* DOCUMENT PASSAGE *

——————

Highlights of the ETAC discussion during the presentation follows.
ETAC Discussion
Comment - The Ascend approach is not necessarily superior to displaying the modeling analysis in an efficiency frontier, but aids the decision maker in resolving the value of risk. Decision makers will continue to use their judgment in selecting the resource portfolio and making resource acquisitions.
Question - How is the Dave Gates Generation Station treated in the modeling?
Answer - It is modeled as a must-run plant with a constant 7 megawatt (MW) output. It may be possible to address the ancillary services potential of this plant in the future.
Question - Is the combined cycle gas-fired plant assumed to be water or air cooled?
Answer - Air cooled. We recognize that air cooling is a conservative assumption but seems appropriate for MT given the limited availability of water rights.
Question - One of the parameters you use to compare resources is maximized revenue. Why did you choose this parameter rather than minimizing cost?
Answer - Maximizing revenues reflects the fact that NWE can sell into the market. However, maximizing revenues minimizes costs by default.
Question -What time period do you use looking back?
Answer - We start with a monthly period to allow for adjustments to resource operation, e.g. heat rates, with time.

——————

* EXERCISES *
1. Could you rewrite the ETAC discussion notes starting at "Answer - It" and ending at "rates, with time.", putting "weekly" in place of "monthly"?
2. Can you continue the ETAC discussion notes from the point where they stop?
The records that come next are drawn from a separate source.

* RAW RECORDS *

——————

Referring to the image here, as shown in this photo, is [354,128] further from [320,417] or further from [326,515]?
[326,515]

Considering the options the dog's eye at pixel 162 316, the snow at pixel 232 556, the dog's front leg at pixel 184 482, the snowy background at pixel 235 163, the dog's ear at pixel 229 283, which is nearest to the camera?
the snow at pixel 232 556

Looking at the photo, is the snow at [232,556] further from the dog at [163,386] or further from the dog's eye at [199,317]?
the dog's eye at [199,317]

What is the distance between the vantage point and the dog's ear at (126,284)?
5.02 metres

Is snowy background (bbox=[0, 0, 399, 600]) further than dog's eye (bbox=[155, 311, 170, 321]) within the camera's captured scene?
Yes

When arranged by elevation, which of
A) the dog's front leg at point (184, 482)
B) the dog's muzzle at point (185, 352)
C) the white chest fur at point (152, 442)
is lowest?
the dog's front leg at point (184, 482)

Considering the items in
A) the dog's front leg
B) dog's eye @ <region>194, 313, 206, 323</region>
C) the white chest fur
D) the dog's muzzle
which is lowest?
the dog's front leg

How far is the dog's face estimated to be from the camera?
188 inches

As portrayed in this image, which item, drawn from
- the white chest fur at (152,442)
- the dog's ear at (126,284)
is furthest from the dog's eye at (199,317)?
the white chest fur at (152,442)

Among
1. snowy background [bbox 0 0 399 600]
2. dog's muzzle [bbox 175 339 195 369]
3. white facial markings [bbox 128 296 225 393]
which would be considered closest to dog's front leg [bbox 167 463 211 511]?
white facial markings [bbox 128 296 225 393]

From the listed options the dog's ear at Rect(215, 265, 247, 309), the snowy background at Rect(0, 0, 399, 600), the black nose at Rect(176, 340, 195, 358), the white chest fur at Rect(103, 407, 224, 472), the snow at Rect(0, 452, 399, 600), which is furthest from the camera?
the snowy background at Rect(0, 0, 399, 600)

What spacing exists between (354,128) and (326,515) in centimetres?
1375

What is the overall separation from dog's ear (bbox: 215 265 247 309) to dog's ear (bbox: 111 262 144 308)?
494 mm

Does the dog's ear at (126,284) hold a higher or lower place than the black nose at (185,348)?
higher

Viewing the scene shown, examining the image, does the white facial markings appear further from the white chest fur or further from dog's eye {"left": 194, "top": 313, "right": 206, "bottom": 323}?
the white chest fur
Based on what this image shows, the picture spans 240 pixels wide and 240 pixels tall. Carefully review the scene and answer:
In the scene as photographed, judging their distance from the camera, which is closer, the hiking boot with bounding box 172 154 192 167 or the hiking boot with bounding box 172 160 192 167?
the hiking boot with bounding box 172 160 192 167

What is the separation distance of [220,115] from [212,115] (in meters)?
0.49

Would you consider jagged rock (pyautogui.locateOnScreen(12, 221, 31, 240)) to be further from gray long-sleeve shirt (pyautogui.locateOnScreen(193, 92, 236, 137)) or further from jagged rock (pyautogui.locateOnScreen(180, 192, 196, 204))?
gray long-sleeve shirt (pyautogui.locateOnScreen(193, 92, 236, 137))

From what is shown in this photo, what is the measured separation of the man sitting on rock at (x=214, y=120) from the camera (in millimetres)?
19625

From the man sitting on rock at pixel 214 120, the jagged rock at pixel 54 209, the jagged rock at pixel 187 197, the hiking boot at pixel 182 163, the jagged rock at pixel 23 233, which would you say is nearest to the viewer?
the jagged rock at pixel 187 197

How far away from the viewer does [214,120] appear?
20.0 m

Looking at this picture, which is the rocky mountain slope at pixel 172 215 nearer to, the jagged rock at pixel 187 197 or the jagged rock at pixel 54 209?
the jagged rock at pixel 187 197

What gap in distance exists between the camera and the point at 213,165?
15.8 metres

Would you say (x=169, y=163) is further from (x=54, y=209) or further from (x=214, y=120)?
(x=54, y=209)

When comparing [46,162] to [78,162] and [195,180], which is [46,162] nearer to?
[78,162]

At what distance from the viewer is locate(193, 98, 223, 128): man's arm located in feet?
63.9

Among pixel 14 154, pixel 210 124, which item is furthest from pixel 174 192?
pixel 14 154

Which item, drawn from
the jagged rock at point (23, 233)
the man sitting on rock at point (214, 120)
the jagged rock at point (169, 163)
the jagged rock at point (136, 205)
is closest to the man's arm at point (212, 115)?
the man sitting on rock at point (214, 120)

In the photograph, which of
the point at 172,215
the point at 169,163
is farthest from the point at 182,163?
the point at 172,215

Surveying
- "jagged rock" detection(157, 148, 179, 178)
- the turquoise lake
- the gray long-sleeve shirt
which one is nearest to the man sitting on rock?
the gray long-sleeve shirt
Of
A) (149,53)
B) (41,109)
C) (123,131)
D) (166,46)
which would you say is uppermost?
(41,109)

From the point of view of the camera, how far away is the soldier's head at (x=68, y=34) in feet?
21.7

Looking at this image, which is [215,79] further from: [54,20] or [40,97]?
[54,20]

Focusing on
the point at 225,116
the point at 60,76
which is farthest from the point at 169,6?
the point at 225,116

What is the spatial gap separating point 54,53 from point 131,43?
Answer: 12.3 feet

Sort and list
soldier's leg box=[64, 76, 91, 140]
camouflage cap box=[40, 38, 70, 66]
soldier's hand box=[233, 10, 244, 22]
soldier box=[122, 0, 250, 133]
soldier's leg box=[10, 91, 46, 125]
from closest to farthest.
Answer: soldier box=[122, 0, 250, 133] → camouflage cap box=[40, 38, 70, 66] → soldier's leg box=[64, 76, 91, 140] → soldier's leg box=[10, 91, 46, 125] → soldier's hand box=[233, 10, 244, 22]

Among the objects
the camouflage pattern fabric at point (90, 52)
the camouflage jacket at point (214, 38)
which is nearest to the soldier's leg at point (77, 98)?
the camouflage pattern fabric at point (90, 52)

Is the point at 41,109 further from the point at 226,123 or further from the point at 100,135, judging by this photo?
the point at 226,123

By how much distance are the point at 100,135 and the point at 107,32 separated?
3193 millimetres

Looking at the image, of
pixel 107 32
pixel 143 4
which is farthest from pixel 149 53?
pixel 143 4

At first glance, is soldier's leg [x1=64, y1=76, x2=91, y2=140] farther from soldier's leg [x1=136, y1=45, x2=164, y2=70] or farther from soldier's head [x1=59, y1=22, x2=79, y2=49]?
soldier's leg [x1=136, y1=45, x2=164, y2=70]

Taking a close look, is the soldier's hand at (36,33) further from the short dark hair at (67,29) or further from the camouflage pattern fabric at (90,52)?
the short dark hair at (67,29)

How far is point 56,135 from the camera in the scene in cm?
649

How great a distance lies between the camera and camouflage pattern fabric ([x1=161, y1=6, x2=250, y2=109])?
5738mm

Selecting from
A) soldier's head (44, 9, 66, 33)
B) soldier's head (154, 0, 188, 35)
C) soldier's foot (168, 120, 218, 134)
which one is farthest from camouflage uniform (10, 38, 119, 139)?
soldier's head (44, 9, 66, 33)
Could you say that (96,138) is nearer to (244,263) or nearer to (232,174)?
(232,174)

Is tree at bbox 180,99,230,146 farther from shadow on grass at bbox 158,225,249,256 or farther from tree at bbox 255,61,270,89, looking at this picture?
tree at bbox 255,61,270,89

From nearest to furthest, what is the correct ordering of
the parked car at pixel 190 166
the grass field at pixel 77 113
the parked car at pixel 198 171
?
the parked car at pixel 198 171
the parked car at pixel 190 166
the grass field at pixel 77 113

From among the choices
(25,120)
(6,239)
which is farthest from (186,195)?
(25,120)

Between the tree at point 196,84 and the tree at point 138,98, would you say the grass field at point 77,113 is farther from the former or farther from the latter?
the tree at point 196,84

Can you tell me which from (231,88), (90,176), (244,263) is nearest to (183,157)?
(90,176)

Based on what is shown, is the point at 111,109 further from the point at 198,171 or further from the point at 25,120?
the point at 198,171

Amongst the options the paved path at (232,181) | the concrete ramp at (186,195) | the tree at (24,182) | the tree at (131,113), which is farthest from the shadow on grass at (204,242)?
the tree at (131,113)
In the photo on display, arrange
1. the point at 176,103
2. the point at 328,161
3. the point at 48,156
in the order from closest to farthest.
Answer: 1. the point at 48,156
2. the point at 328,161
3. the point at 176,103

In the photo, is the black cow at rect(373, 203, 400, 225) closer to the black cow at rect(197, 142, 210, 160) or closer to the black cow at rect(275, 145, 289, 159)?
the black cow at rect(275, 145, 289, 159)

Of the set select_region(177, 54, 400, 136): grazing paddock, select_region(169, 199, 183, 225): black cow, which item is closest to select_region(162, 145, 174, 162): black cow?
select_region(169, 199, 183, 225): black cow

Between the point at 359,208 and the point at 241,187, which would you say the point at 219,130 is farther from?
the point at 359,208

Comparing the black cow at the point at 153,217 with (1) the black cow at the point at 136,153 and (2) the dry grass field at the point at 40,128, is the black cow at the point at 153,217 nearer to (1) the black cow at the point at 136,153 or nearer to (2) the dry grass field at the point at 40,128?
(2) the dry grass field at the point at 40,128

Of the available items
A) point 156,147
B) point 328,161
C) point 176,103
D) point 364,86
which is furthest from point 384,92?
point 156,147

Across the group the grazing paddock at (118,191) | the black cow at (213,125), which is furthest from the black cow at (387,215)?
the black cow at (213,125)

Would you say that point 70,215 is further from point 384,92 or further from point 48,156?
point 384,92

——————

* RESULTS BY TASK *
1.
Answer - It is modeled as a must-run plant with a constant 7 megawatt (MW) output. It may be possible to address the ancillary services potential of this plant in the future.
Question - Is the combined cycle gas-fired plant assumed to be water or air cooled?
Answer - Air cooled. We recognize that air cooling is a conservative assumption but seems appropriate for MT given the limited availability of water rights.
Question - One of the parameters you use to compare resources is maximized revenue. Why did you choose this parameter rather than minimizing cost?
Answer - Maximizing revenues reflects the fact that NWE can sell into the market. However, maximizing revenues minimizes costs by default.
Question -What time period do you use looking back?
Answer - We start with a weekly period to allow for adjustments to resource operation, e.g. heat rates, with time.

2.
Question - What portfolios did you examine to analyze the hydro acquisition?
Answer - A base or market case, a combined cycle plant case, and the hydro case.
Question - What data was used for the hydro plants?
Answer - We used historic hydro plant data and replicated it through time. We have five years of monthly data augmented with five years of hourly data. We did a statistical analysis of the Rainbow plant to see how it would have operated given its upgrade from 30 MW to 60 MW.
Question - So the historic data were extrapolated into the future?
Answer - We used historic relationships between generation, prices and load to do so.
Question - How did you calculate the 439 MW capacity for the hydro plants?
Answer - We summed the total of the individual plants and subtracted the Kerr capacity because its ownership will shift to the Confederated Salish and Kootenai Tribes in 2015.
Question - Will the modeling for the advanced approval application to the MPSC dispatch the hydro?
Answer - The hydro plants will not be dispatched directly; their capability will be offset.
Question -Does each of the stochastic runs draw from a distribution of water years?
Answer - Yes.
Question - Given the fact that precipitation changes and the hydro plants do not last for ever, how do planners typically value hydro assets?
Answer - Necessary maintenance is included in the operation budget. Water rights are assumed in perpetuity.
Comment -Hydro plant operation is subject to Federal Energy Regulatory Commission (FERC) licenses which are of finite duration.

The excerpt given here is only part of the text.